# TEXTO PROPORCIONADO

El Evangelio de san Juan nos ha transmitido una sugestiva narración de la visita de Pedro y del Discípulo amado a la tumba vacía la mañana de Pascua. Hoy, a distancia de casi veinte siglos, el Sucesor de Pedro, el Obispo de Roma, se encuentra frente a la misma tumba vacía y contempla el misterio de la resurrección. Siguiendo las huellas del Apóstol, deseo una vez más proclamar, ante los hombres y mujeres de nuestro tiempo, la sólida fe de la iglesia en que Jesucristo “fue crucificado, murió y fue sepultado”, y que “al tercer día resucitó de entre los muertos”. Elevado a la derecha del Padre, Él nos ha enviado su Espíritu para el perdón de los pecados. Fuera de Él, a quien Dios ha constituido Señor y Cristo, “no existe bajo el cielo otro Nombre dado a los hombres, por el cual podamos salvarnos”.

Encontrándonos en este santo lugar y considerando aquel maravilloso evento ¿cómo podríamos no sentirnos profundamente conmovidos como los primeros que escucharon la predicación de Pedro en el día de Pentecostés? Aquí Cristo murió y resucitó, para no morir nunca más. Aquí la historia de la humanidad fue definitivamente cambiada. El largo dominio del pecado y de la muerte fue destruido por el triunfo de la obediencia y de la vida; el madero de la cruz revela la verdad sobre el bien y el mal; el juicio de Dios fue pronunciado sobre este mundo y la gracia del Espíritu Santo fue derramada sobre la entera humanidad. Aquí Cristo, el nuevo Adán, nos ha enseñado que el mal nunca tiene la última palabra, que el amor es más fuerte que la muerte, que nuestro futuro y el de la humanidad está en las manos de un Dios próvido y fiel.

La tumba vacía nos habla de esperanza, la misma que no defrauda, porque es don del Espíritu Santo, que nos da la vida. Este es el mensaje que hoy deseo dejarles, en la conclusión de mi peregrinaje en Tierra Santa. ¡Que pueda la esperanza elevarse siempre de nuevo, por la gracia de Dios, en el corazón de cada persona que vive en estas tierras! Que pueda radicarse en vuestros corazones, permanecer en vuestras familias y comunidades e inspirar a cada uno de vosotros un testimonio siempre más fiel al Príncipe de la Paz. La Iglesia en Tierra Santa, que continuamente ha experimentado el oscuro misterio del Gólgota, no debe nunca dejar de ser un intrépido heraldo del luminoso mensaje de esperanza que esta tumba vacía proclama. El Evangelio nos dice que Dios puede hacer nuevas todas las cosas, que la historia no necesariamente se repite, que las memorias pueden ser purificadas, que los frutos amargos de la recriminación y de la hostilidad pueden ser superados, y que un futuro de justicia, de paz, de prosperidad y de colaboración puede surgir para cada hombre y mujer, para la entera familia humana, y de manera especial para el pueblo que vive en esta tierra, tan querida al corazón del Salvador.

# MATERIAL DE ORIGEN

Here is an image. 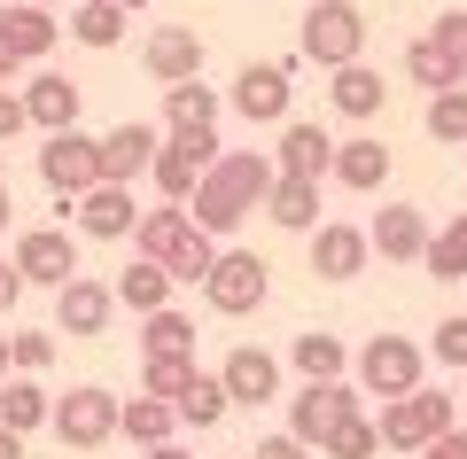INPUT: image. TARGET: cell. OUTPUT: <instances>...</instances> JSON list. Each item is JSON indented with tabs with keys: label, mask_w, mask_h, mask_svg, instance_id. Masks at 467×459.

# LAS TAREAS
1: Enumera los rasgos que, según el texto sobre la tumba vacía, tendrá el futuro que puede surgir para cada hombre y mujer.
2: Por favor, reescribe el pasaje del texto sobre la tumba vacía que empieza en "Encontrándonos en este" y termina en "próvido y fiel.", sustituyendo "madero" por "leño".
3: Prolonga el texto sobre la tumba vacía con un párrafo nuevo que siga a su última oración.
El listado no interviene en nada de esto.

# RESPUESTAS
1: Justicia, paz, prosperidad y colaboración.

2:
Encontrándonos en este santo lugar y considerando aquel maravilloso evento ¿cómo podríamos no sentirnos profundamente conmovidos como los primeros que escucharon la predicación de Pedro en el día de Pentecostés? Aquí Cristo murió y resucitó, para no morir nunca más. Aquí la historia de la humanidad fue definitivamente cambiada. El largo dominio del pecado y de la muerte fue destruido por el triunfo de la obediencia y de la vida; el leño de la cruz revela la verdad sobre el bien y el mal; el juicio de Dios fue pronunciado sobre este mundo y la gracia del Espíritu Santo fue derramada sobre la entera humanidad. Aquí Cristo, el nuevo Adán, nos ha enseñado que el mal nunca tiene la última palabra, que el amor es más fuerte que la muerte, que nuestro futuro y el de la humanidad está en las manos de un Dios próvido y fiel.

3:
Esta antigua iglesia del Anástasis lleva su mudo testimonio: sea del peso del nuestro pasado -con todas sus faltas, incomprensiones y conflictos-, sea de la promesa gloriosa que sigue irradiando desde la tumba vacía de Cristo. Este lugar santo, donde la potencia de Dios se reveló en la debilidad, y los sufrimientos humanos fueron transfigurados por la gloria divina, nos invita a mirar una vez más con los ojos de la fe el rostro del Señor crucificado y resucitado. Al contemplar su carne glorificada, completamente transfigurada por el Espíritu, llegamos a comprender más plenamente que también ahora, mediante el Bautismo, llevamos “siempre y a todas partes en nuestro cuerpo, los sufrimientos de la muerte de Jesús, para que también la vida de Jesús se manifieste en nuestra carne mortal” ¡También ahora la gracia de la resurrección está actuando en nosotros! Que pueda la contemplación de este misterio impulsar nuestros esfuerzos, sea como individuos que como miembros de la comunidad eclesial, para crecer en la vida del Espíritu mediante la conversión, la penitencia y la oración. Que pueda además ayudarnos a superar, con la potencia de aquel mismo Espíritu, todo conflicto y tensión nacidos de la carne y remover cada obstáculo, por dentro y por fuera, que se interpone a nuestro común testimonio de Cristo y al poder de su amor que reconcilia.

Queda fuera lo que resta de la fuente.